Ano VII

O Voo

quinta-feira fev 21, 2013

O Voo (Flight, 2012), de Robert Zemeckis

Alguém disse na internet, de modo pejorativo, que Zemeckis filma como se ainda estivesse nos anos 1990. Bom, é exatamente por isso que gosto de O Voo, o novo veículo para Denzel Washington, que serve também para que Zemeckis saia do registro infanto juvenil no qual ultimamente se deu mal. É o melhor filme de Zemeckis desde Contato, de 1997. O comportamento da câmera almeja a boa visualização da ação e do drama. Vemos bem o acidente, as aeromoças batendo nas paredes do avião, a criança que cai da poltrona, da mesma forma que acompanhamos os diálogos sem que a câmera pareça estar num barco à deriva. Então, viva a maneira de se filmar de outrora, sem as afetações de hoje (é o oposto, por exemplo, do insuportável Os Miseráveis, cujo comportamento da câmera é nefasto).

É verdade que o final "educação moral e cívica" incomoda um pouco, mas é algo que Hollywood nunca teve muito pudor de explorar (a não ser que pensemos em um gênio como Otto Preminger, que mostra uma pessoa viciada em heroína no excelente O Homem Com o Braço de Ouro, não um garoto propaganda antidrogas). Zemeckis não é como Preminger, poucos o são. Também não se pode compará-lo a Blake Edwards, diretor de um dos melhores dramas sobre o alcoolismo (Vício Maldito). Mas vez por outra mostra-se um bom artesão.

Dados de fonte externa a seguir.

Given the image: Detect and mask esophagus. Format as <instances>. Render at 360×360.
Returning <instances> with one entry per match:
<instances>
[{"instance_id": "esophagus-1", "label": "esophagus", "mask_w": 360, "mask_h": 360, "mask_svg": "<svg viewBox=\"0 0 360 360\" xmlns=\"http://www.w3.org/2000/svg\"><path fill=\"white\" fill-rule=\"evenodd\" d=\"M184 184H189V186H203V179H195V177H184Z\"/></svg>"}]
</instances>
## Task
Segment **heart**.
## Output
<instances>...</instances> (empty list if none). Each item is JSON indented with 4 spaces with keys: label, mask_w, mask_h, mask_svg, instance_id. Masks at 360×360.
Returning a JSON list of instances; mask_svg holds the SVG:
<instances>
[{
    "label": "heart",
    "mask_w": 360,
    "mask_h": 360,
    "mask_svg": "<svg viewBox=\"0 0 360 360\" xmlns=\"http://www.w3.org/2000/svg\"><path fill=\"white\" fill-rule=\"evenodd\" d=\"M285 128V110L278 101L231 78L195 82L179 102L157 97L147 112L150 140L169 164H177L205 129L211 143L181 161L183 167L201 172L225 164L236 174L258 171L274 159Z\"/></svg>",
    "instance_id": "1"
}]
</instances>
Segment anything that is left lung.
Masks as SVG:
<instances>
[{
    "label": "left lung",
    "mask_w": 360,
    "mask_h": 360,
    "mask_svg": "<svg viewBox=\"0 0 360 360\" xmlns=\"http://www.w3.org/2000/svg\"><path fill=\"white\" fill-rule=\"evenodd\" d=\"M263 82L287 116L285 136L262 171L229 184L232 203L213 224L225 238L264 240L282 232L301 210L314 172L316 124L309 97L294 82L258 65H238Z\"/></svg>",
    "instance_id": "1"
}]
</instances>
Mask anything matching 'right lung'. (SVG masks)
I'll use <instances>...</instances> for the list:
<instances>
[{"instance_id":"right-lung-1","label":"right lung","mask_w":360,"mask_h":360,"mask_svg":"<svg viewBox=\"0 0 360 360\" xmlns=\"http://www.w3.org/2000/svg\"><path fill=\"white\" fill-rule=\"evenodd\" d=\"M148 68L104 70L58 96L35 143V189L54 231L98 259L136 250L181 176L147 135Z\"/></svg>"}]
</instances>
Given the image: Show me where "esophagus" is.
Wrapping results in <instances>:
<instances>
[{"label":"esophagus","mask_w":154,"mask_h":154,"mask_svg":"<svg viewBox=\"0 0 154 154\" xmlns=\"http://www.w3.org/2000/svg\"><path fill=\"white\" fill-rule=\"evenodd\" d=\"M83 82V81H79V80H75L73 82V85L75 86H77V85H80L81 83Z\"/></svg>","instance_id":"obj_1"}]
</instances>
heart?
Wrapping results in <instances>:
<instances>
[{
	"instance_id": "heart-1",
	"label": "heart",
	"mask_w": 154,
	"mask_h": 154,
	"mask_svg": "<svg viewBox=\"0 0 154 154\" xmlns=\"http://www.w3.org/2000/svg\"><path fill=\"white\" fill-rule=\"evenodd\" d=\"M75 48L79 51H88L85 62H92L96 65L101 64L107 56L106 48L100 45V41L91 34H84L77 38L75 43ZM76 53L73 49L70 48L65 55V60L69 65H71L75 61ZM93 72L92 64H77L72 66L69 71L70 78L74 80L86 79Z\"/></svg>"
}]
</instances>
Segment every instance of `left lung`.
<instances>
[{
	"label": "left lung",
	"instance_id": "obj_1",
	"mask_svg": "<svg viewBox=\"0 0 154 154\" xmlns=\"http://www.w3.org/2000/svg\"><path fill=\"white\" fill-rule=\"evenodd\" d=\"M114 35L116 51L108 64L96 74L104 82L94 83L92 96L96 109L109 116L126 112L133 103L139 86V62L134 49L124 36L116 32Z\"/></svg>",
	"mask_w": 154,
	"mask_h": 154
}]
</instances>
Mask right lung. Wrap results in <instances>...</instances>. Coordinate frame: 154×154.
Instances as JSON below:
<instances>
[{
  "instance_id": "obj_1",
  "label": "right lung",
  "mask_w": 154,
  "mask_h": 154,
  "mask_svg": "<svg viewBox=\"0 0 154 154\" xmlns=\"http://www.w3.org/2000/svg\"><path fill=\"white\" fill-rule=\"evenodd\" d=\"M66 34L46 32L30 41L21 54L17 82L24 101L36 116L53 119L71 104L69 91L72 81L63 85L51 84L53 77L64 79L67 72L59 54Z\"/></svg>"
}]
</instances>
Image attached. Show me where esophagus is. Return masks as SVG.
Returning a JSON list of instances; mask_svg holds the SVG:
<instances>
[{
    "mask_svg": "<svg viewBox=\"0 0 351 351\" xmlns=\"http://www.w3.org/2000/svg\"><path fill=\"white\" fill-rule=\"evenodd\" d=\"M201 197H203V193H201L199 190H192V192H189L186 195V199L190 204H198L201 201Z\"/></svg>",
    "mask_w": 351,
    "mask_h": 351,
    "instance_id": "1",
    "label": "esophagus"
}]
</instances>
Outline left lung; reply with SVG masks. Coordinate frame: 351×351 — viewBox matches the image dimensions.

Algumas sequências de O Voo são fortes o suficiente para que o desfecho não bote tudo a perder. Todas as cenas dentro do avião, por exemplo, são primorosas, tanto na encenação dos incidentes (o mau tempo no início do voo, a pane ocorrida durante o processo de descida, o malabarismo de Washington para tomar uns birinaitis sem que ninguém perceba), quanto na relação entre as aeromoças e os passageiros e pilotos. A sequência na escada de emergência do hospital é sensacional. Um romance claramente vai nascer dali, abençoado por um doente que parece estar desenganado com o forte tratamento ao qual está submetido. Além dessas duas sequências, há ainda a aparição do quebra-galhos e traficante interpretado por John Goodman, um papel que tem certo parentesco com o bonachão que o ator interpretou em O Grande Lebowski. Não me surpreenderia se ouvisse de sua boca, em sua primeira aparição, uma paráfrase do que diz Harvey Keitel em Pulp Fiction: "Meu nome é Harling Mays, e eu resolvo problemas".